**Given text:**
File systems provide a mechanism for categorizing (and thus navigating) data on a disk. This makes sense to me. If I want to find some "group" of data, I don't want to have to remember byte offsets myself. I would rather have some look up system that I can dynamically navigate.
However, I don't understand why different file systems must exist. For example, why NTFS, FAT16/32, EXT?
Why should different operating systems (Linux, Windows, etc.) rely on different methods for organizing data on disk?
I think a more appropriate question (and the question you'd like answered) is "Why do multiple file systems exist?". The answer depends on the particular file system, but in many cases it comes down to one (or a mix of) of three reasons:
addressing some type of issue in existing file systems, or
a split due to difference in opinion, or
corporate interests.
The FAT family
The original FAT file system was introduced in the late 1970s. In many ways, FAT is great: it has a low memory footprint, and simple design. IIRC, it's still used in embedded systems to this date.

**Set exercise 1:**
Copy the part of the file systems thread that runs from "File systems provide" to "corporate interests.".
**Set exercise 2:**
Carry on the file systems thread, starting after its last sentence.
The entries have no connection to the file systems thread.

[Dataset rows]

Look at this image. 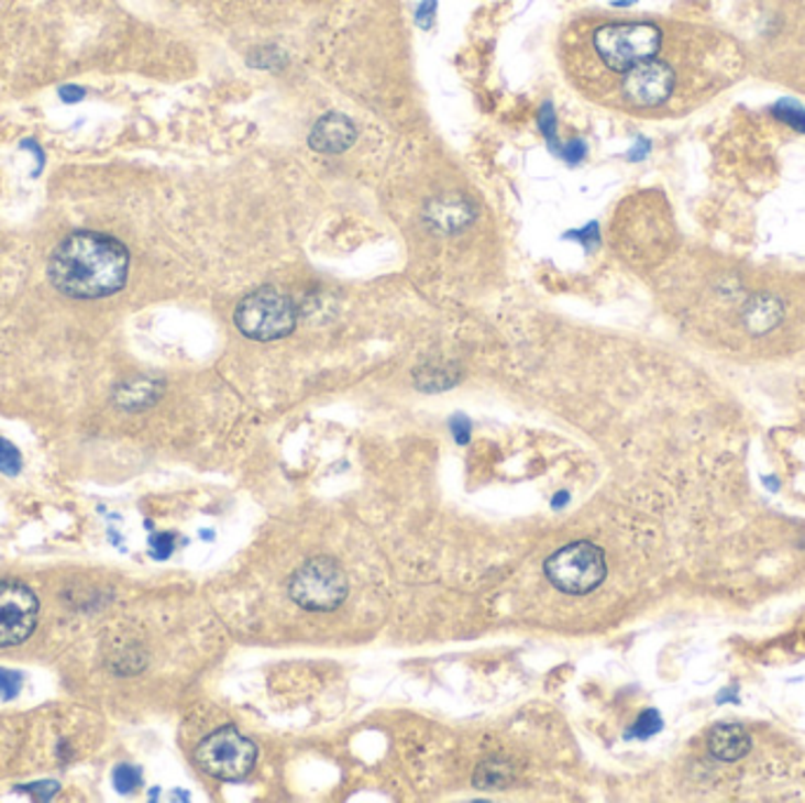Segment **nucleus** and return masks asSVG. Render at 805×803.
Here are the masks:
<instances>
[{
  "label": "nucleus",
  "mask_w": 805,
  "mask_h": 803,
  "mask_svg": "<svg viewBox=\"0 0 805 803\" xmlns=\"http://www.w3.org/2000/svg\"><path fill=\"white\" fill-rule=\"evenodd\" d=\"M130 270L128 248L107 233L80 229L66 237L47 262V278L74 299H99L119 293Z\"/></svg>",
  "instance_id": "obj_1"
},
{
  "label": "nucleus",
  "mask_w": 805,
  "mask_h": 803,
  "mask_svg": "<svg viewBox=\"0 0 805 803\" xmlns=\"http://www.w3.org/2000/svg\"><path fill=\"white\" fill-rule=\"evenodd\" d=\"M662 47V31L648 22H613L594 29L592 50L603 69L622 76L636 64L655 59Z\"/></svg>",
  "instance_id": "obj_2"
},
{
  "label": "nucleus",
  "mask_w": 805,
  "mask_h": 803,
  "mask_svg": "<svg viewBox=\"0 0 805 803\" xmlns=\"http://www.w3.org/2000/svg\"><path fill=\"white\" fill-rule=\"evenodd\" d=\"M236 328L255 342H274L297 326V309L288 295L276 288H260L250 293L233 314Z\"/></svg>",
  "instance_id": "obj_3"
},
{
  "label": "nucleus",
  "mask_w": 805,
  "mask_h": 803,
  "mask_svg": "<svg viewBox=\"0 0 805 803\" xmlns=\"http://www.w3.org/2000/svg\"><path fill=\"white\" fill-rule=\"evenodd\" d=\"M547 580L563 594L584 596L600 587L608 565L600 547L592 542H573L559 549L544 561Z\"/></svg>",
  "instance_id": "obj_4"
},
{
  "label": "nucleus",
  "mask_w": 805,
  "mask_h": 803,
  "mask_svg": "<svg viewBox=\"0 0 805 803\" xmlns=\"http://www.w3.org/2000/svg\"><path fill=\"white\" fill-rule=\"evenodd\" d=\"M349 580L344 568L330 557L309 559L290 578V598L311 613H330L344 604Z\"/></svg>",
  "instance_id": "obj_5"
},
{
  "label": "nucleus",
  "mask_w": 805,
  "mask_h": 803,
  "mask_svg": "<svg viewBox=\"0 0 805 803\" xmlns=\"http://www.w3.org/2000/svg\"><path fill=\"white\" fill-rule=\"evenodd\" d=\"M196 763L214 780L241 782L257 763V745L233 726H224L196 747Z\"/></svg>",
  "instance_id": "obj_6"
},
{
  "label": "nucleus",
  "mask_w": 805,
  "mask_h": 803,
  "mask_svg": "<svg viewBox=\"0 0 805 803\" xmlns=\"http://www.w3.org/2000/svg\"><path fill=\"white\" fill-rule=\"evenodd\" d=\"M676 92V72L662 59H648L619 78V102L631 111L664 107Z\"/></svg>",
  "instance_id": "obj_7"
},
{
  "label": "nucleus",
  "mask_w": 805,
  "mask_h": 803,
  "mask_svg": "<svg viewBox=\"0 0 805 803\" xmlns=\"http://www.w3.org/2000/svg\"><path fill=\"white\" fill-rule=\"evenodd\" d=\"M38 596L16 580L0 582V648L24 644L38 623Z\"/></svg>",
  "instance_id": "obj_8"
},
{
  "label": "nucleus",
  "mask_w": 805,
  "mask_h": 803,
  "mask_svg": "<svg viewBox=\"0 0 805 803\" xmlns=\"http://www.w3.org/2000/svg\"><path fill=\"white\" fill-rule=\"evenodd\" d=\"M359 138L356 125L342 113H328L313 125L309 144L318 154H344Z\"/></svg>",
  "instance_id": "obj_9"
},
{
  "label": "nucleus",
  "mask_w": 805,
  "mask_h": 803,
  "mask_svg": "<svg viewBox=\"0 0 805 803\" xmlns=\"http://www.w3.org/2000/svg\"><path fill=\"white\" fill-rule=\"evenodd\" d=\"M707 747L718 761H740L751 751V735L740 724H718L709 735Z\"/></svg>",
  "instance_id": "obj_10"
},
{
  "label": "nucleus",
  "mask_w": 805,
  "mask_h": 803,
  "mask_svg": "<svg viewBox=\"0 0 805 803\" xmlns=\"http://www.w3.org/2000/svg\"><path fill=\"white\" fill-rule=\"evenodd\" d=\"M782 314L784 311L778 299L763 295L753 299V302L745 309V321L753 334H763L782 321Z\"/></svg>",
  "instance_id": "obj_11"
},
{
  "label": "nucleus",
  "mask_w": 805,
  "mask_h": 803,
  "mask_svg": "<svg viewBox=\"0 0 805 803\" xmlns=\"http://www.w3.org/2000/svg\"><path fill=\"white\" fill-rule=\"evenodd\" d=\"M662 730V716L655 710H648L639 716V722L633 724V728L627 733V738H650Z\"/></svg>",
  "instance_id": "obj_12"
},
{
  "label": "nucleus",
  "mask_w": 805,
  "mask_h": 803,
  "mask_svg": "<svg viewBox=\"0 0 805 803\" xmlns=\"http://www.w3.org/2000/svg\"><path fill=\"white\" fill-rule=\"evenodd\" d=\"M140 784H142V776H140L137 768L128 766V763L115 768V773H113V788L119 790L121 794H132L134 790L140 788Z\"/></svg>",
  "instance_id": "obj_13"
},
{
  "label": "nucleus",
  "mask_w": 805,
  "mask_h": 803,
  "mask_svg": "<svg viewBox=\"0 0 805 803\" xmlns=\"http://www.w3.org/2000/svg\"><path fill=\"white\" fill-rule=\"evenodd\" d=\"M0 472L5 476H16L22 472V455L8 439H0Z\"/></svg>",
  "instance_id": "obj_14"
},
{
  "label": "nucleus",
  "mask_w": 805,
  "mask_h": 803,
  "mask_svg": "<svg viewBox=\"0 0 805 803\" xmlns=\"http://www.w3.org/2000/svg\"><path fill=\"white\" fill-rule=\"evenodd\" d=\"M173 549H175V535H167V532L151 535L148 551H151V557H154V559L165 561L167 557L173 554Z\"/></svg>",
  "instance_id": "obj_15"
},
{
  "label": "nucleus",
  "mask_w": 805,
  "mask_h": 803,
  "mask_svg": "<svg viewBox=\"0 0 805 803\" xmlns=\"http://www.w3.org/2000/svg\"><path fill=\"white\" fill-rule=\"evenodd\" d=\"M537 123H540V130H542V135H544V140L551 144V146H556V111H553V107L551 105H544L542 107V111H540V121H537Z\"/></svg>",
  "instance_id": "obj_16"
},
{
  "label": "nucleus",
  "mask_w": 805,
  "mask_h": 803,
  "mask_svg": "<svg viewBox=\"0 0 805 803\" xmlns=\"http://www.w3.org/2000/svg\"><path fill=\"white\" fill-rule=\"evenodd\" d=\"M22 685V676L16 672H10V669H0V697L3 700H12L20 693Z\"/></svg>",
  "instance_id": "obj_17"
},
{
  "label": "nucleus",
  "mask_w": 805,
  "mask_h": 803,
  "mask_svg": "<svg viewBox=\"0 0 805 803\" xmlns=\"http://www.w3.org/2000/svg\"><path fill=\"white\" fill-rule=\"evenodd\" d=\"M22 792H29L31 796H36V799H53L55 794H57V790H59V784L57 782H53V780H47V782H36V784H26V788H20Z\"/></svg>",
  "instance_id": "obj_18"
},
{
  "label": "nucleus",
  "mask_w": 805,
  "mask_h": 803,
  "mask_svg": "<svg viewBox=\"0 0 805 803\" xmlns=\"http://www.w3.org/2000/svg\"><path fill=\"white\" fill-rule=\"evenodd\" d=\"M450 427H452V433H455V441H457V443H462V446H464V443H468V437H472V422H468L464 415L452 417Z\"/></svg>",
  "instance_id": "obj_19"
},
{
  "label": "nucleus",
  "mask_w": 805,
  "mask_h": 803,
  "mask_svg": "<svg viewBox=\"0 0 805 803\" xmlns=\"http://www.w3.org/2000/svg\"><path fill=\"white\" fill-rule=\"evenodd\" d=\"M561 156H563L567 163H580V161L586 156V144H584L582 140L567 142V144L561 148Z\"/></svg>",
  "instance_id": "obj_20"
},
{
  "label": "nucleus",
  "mask_w": 805,
  "mask_h": 803,
  "mask_svg": "<svg viewBox=\"0 0 805 803\" xmlns=\"http://www.w3.org/2000/svg\"><path fill=\"white\" fill-rule=\"evenodd\" d=\"M59 97L64 99L66 105H76V102H80L82 97H86V90L78 88V86H64V88L59 90Z\"/></svg>",
  "instance_id": "obj_21"
},
{
  "label": "nucleus",
  "mask_w": 805,
  "mask_h": 803,
  "mask_svg": "<svg viewBox=\"0 0 805 803\" xmlns=\"http://www.w3.org/2000/svg\"><path fill=\"white\" fill-rule=\"evenodd\" d=\"M567 499H570V495H567V493H559L556 497H553L551 505H553V509H561V507H565V505H567Z\"/></svg>",
  "instance_id": "obj_22"
}]
</instances>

**Written reply 1:**
File systems provide a mechanism for categorizing (and thus navigating) data on a disk. This makes sense to me. If I want to find some "group" of data, I don't want to have to remember byte offsets myself. I would rather have some look up system that I can dynamically navigate.
However, I don't understand why different file systems must exist. For example, why NTFS, FAT16/32, EXT?
Why should different operating systems (Linux, Windows, etc.) rely on different methods for organizing data on disk?
I think a more appropriate question (and the question you'd like answered) is "Why do multiple file systems exist?". The answer depends on the particular file system, but in many cases it comes down to one (or a mix of) of three reasons:
addressing some type of issue in existing file systems, or
a split due to difference in opinion, or
corporate interests.

**Written reply 2:**
The FAT family of file systems comprises of the original 8-bit FAT, FAT12, FAT16, and FAT32. (There are several other versions, but they're not relevant to this answer.) There were several feature-differences between each version of the FAT file systems, some of which demonstrate the motivation for creating a new version. For example, in moving from 8-bit FAT to FAT12:
the maximum filename length increased from 9 characters to 11 or 255 characters by switching from 6.3 filename encoding to 8.3 filename encoding or LFN extensions, respectively.
support for subdirectories was added.
file size granularity decreased from 128 bytes to 1 byte.
None of these features individually were likely the motivation for the creation of FAT12, but together these features are a clear win over 8-bit FAT. Refer to the FAT Wikipedia page for a more complete list of differences.
NTFS
Before discussing NTFS, we should look at its predecessor: HPFS. The simple design of FAT turned out to be a problem: it constrained what features FAT could offer, and how it performed. HPFS was created to address the shortcomings of FAT. For example, HPFS provide several features FAT could not:
Support for mixed case file names, in different code pages
More efficient use of disk space (files are not stored using multiple-sector clusters but on a per-sector basis)
An internal architecture that keeps related items close to each other on the disk volume
Separate datestamps for last modification, last access, and creation (as opposed to last-modification-only datestamp in then-times implementations of FAT)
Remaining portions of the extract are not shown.